▸ Requirement
Swap "honor guard soldier" for "ceremonial guard" throughout the items below, leaving every other word unchanged. Omit the pictures from your copy.

-- start of Data shown --

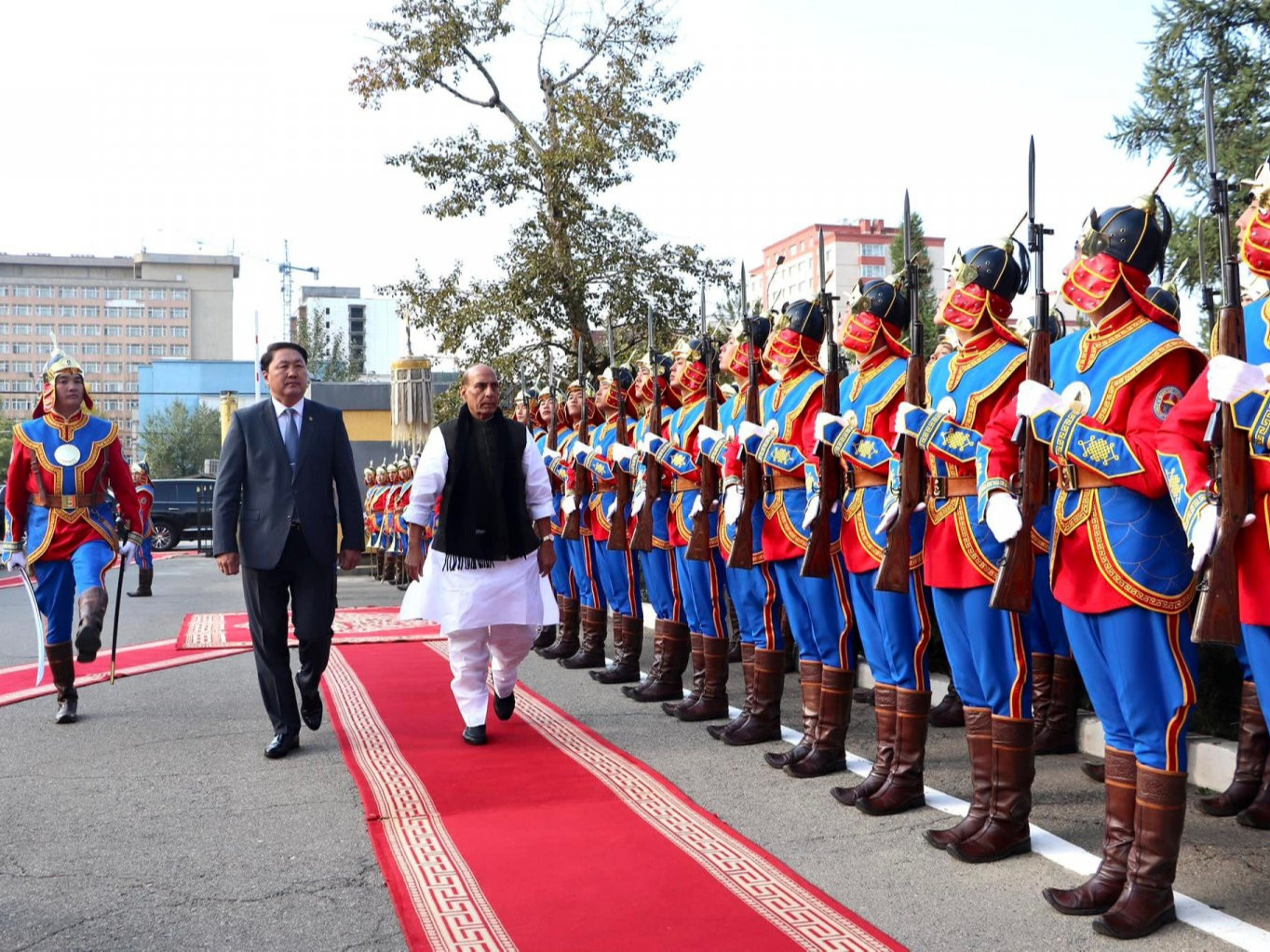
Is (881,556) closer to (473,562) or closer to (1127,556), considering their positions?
(1127,556)

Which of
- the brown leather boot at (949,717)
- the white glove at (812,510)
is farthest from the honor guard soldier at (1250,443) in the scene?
the brown leather boot at (949,717)

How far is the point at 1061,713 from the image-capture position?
6652 millimetres

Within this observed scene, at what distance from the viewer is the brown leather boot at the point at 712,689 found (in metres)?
7.50

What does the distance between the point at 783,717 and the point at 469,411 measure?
237 cm

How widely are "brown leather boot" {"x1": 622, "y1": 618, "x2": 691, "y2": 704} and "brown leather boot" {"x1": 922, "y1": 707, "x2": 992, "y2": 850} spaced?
352 cm

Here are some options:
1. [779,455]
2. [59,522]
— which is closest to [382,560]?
[59,522]

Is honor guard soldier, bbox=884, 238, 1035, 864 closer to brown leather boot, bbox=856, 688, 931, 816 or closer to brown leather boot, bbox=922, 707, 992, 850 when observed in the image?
brown leather boot, bbox=922, 707, 992, 850

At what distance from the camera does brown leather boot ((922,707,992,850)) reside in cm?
477

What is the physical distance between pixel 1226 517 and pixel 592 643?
22.3 feet

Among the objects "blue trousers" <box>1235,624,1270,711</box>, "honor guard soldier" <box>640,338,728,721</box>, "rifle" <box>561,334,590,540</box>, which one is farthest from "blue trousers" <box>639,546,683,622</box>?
"blue trousers" <box>1235,624,1270,711</box>

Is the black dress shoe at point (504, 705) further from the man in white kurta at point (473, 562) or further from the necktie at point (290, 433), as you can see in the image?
the necktie at point (290, 433)

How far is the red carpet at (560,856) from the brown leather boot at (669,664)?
106 cm

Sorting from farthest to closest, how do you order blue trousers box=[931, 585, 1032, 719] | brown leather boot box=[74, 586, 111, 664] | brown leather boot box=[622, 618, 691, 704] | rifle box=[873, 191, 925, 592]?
1. brown leather boot box=[622, 618, 691, 704]
2. brown leather boot box=[74, 586, 111, 664]
3. rifle box=[873, 191, 925, 592]
4. blue trousers box=[931, 585, 1032, 719]

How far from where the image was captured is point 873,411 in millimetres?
5609
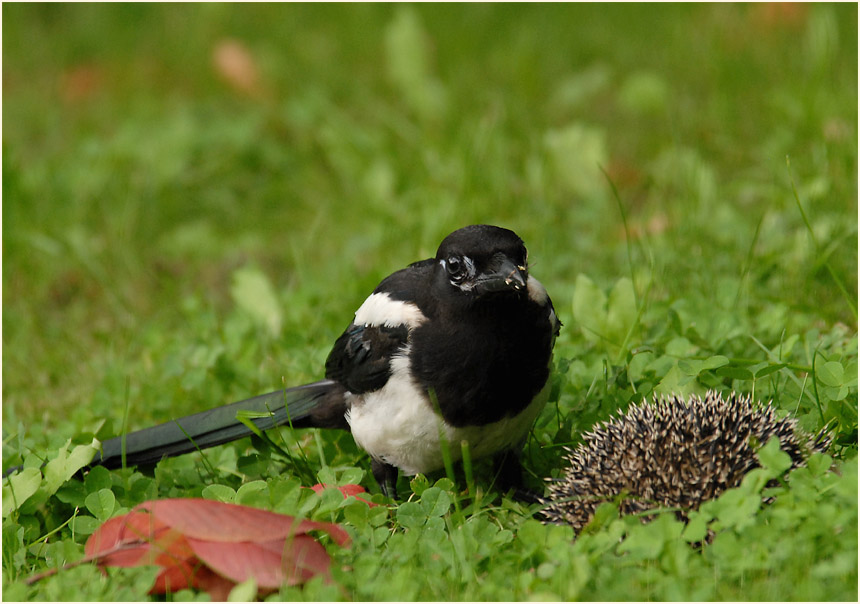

-- end of Data shown --

▸ Task solution
Is (881,556) closer to (473,562) or closer to (1127,556), considering their positions?
(1127,556)

Which of
- the brown leather boot at (949,717)
- the white glove at (812,510)
is farthest from the ceremonial guard at (1250,443) in the scene?
the brown leather boot at (949,717)

How far is the point at 1061,713 from the image-capture position?
6652 millimetres

Within this observed scene, at what distance from the viewer is the brown leather boot at the point at 712,689 found (in metres)?
7.50

What does the distance between the point at 783,717 and the point at 469,411 measure?
237 cm

How widely are "brown leather boot" {"x1": 622, "y1": 618, "x2": 691, "y2": 704} and "brown leather boot" {"x1": 922, "y1": 707, "x2": 992, "y2": 850} spaced?
352 cm

Here are some options:
1. [779,455]
2. [59,522]
— which is closest to [382,560]?
[59,522]

Is ceremonial guard, bbox=884, 238, 1035, 864 closer to brown leather boot, bbox=856, 688, 931, 816 or closer to brown leather boot, bbox=922, 707, 992, 850 when observed in the image?
brown leather boot, bbox=922, 707, 992, 850

At what distance from the camera does brown leather boot ((922,707,992,850)) reside in cm?
477

What is the physical distance between pixel 1226 517 and pixel 592 643?
22.3 feet

Among the objects "blue trousers" <box>1235,624,1270,711</box>, "ceremonial guard" <box>640,338,728,721</box>, "rifle" <box>561,334,590,540</box>, which one is farthest from "blue trousers" <box>639,546,683,622</box>?
"blue trousers" <box>1235,624,1270,711</box>

Is the black dress shoe at point (504, 705) further from the man in white kurta at point (473, 562) or further from the necktie at point (290, 433), as you can see in the image?
the necktie at point (290, 433)

How far is the red carpet at (560,856) from the brown leather boot at (669,664)?
106 cm

Sorting from farthest to closest, how do you order blue trousers box=[931, 585, 1032, 719] | brown leather boot box=[74, 586, 111, 664] | brown leather boot box=[622, 618, 691, 704] | rifle box=[873, 191, 925, 592]?
1. brown leather boot box=[622, 618, 691, 704]
2. brown leather boot box=[74, 586, 111, 664]
3. rifle box=[873, 191, 925, 592]
4. blue trousers box=[931, 585, 1032, 719]

How far from where the image was captured is point 873,411 in millimetres?
5609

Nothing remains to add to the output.